# 本文:

○ ○ ○ ○

改軌と近代化
出典: フリー百科事典『ウィキペディア(Wikipedia)』 (2022/07/26 13:54 UTC 版)
ロシア鉄道が所管する旧連邦鉄道線全線において、軌間を日本時代から承継した狭軌(1067mm)から本土と同じ広軌(1520mm)に全面的に改軌する「路線再建」(Реконструкция дороги)工事が2003年に開始された。既存狭軌での列車運行への影響を避けるため、軌道を1520mm・1067mm併用の三線軌条に対応したPC枕木付きに交換したのち、レールを外側に1本追加する方式で進められ、同時に老朽化が進んでいるトンネル・橋りょうの改築や線形改良も行われた。 工事中盤においては2018年に第1段階として西岸のシャーフタ=サハリーンスカヤ - ホルムスク - アルセンチェーフカ間および東岸北部のアルセンチェーフカ - ノグリキ間を先行して改軌開業したのち、翌2019年に第2段階として東岸南部のコルサコフ - ユジノサハリンスク - アルセンチェーフカ間を改軌開業させる2段階の広軌化を見込んでいたことから、狭軌・広軌区間の双方で運行可能な軌間可変動力台車を装備したТГ16М形客貨両用ディーゼル機関車の新製が2014年から2016年まで行われたが、機器の信頼性に問題が見つかったほか、工事の進捗状況からホルムスクとユジノサハリンスクおよびノグリキ間の基幹線区が一斉改軌となる見通しとなったことから、増備は5ユニットで打ち切られ、ТЭМ18ДМ形ディーゼル機関車の島内への転配増備に方針を変更した。 ТЭМ18ДМ形は2018年に1両(386号機)が第二ハバロフスク機関区からユジノサハリンスク機関区に先行して転配された。のち改軌最終工事にともなう全面運休開始にあわせ、2019年6月にスヴェルドロフスク鉄道支社のチュソウコーエ(279号機)、スヴェルドロフスク操車場(336号機)、エゴールシノ(570号機)の各機関区所属および東シベリア鉄道支社ジマー機関区所属(712、713、714号機)の計6両がユジノサハリンスク機関区に転配された。 2018年3月までに全線の3分の2にあたる約600kmで三線軌条の敷設が完了し、同年夏季(5月-9月)には1日に最大10時間にわたって列車を運休して工事を進める「工務間合」(Технологических окна)が週5日実施された。その影響で並行道路が未舗装のスミルヌィフ以北を除く東西全線で列車本数の大規模な削減が行われ、鉄道代替バスの運行や臨時航空便の運航などが行われた。愛称付列車「サハリン」号は改軌工事終了まで運休し、この間、同列車用の上等車は同区間運行の長距離列車603・604列車に併結する代替措置を取った。

○ ○ ○ ○

# データ欄:
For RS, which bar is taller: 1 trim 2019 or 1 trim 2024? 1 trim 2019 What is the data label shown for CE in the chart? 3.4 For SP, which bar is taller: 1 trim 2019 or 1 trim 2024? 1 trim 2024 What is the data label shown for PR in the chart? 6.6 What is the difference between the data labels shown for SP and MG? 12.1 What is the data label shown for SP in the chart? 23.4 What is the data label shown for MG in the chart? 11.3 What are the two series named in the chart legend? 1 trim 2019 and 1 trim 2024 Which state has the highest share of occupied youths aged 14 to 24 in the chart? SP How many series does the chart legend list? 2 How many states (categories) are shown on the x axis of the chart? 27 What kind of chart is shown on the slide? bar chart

○ ○ ○ ○

# 課題:
「改軌と近代化」の本文で、2019年6月にユジノサハリンスク機関区へ転配されたТЭМ18ДМ形の号機番号をすべて挙げよ。

# 解答:
279号機、336号機、570号機、712号機、713号機、714号機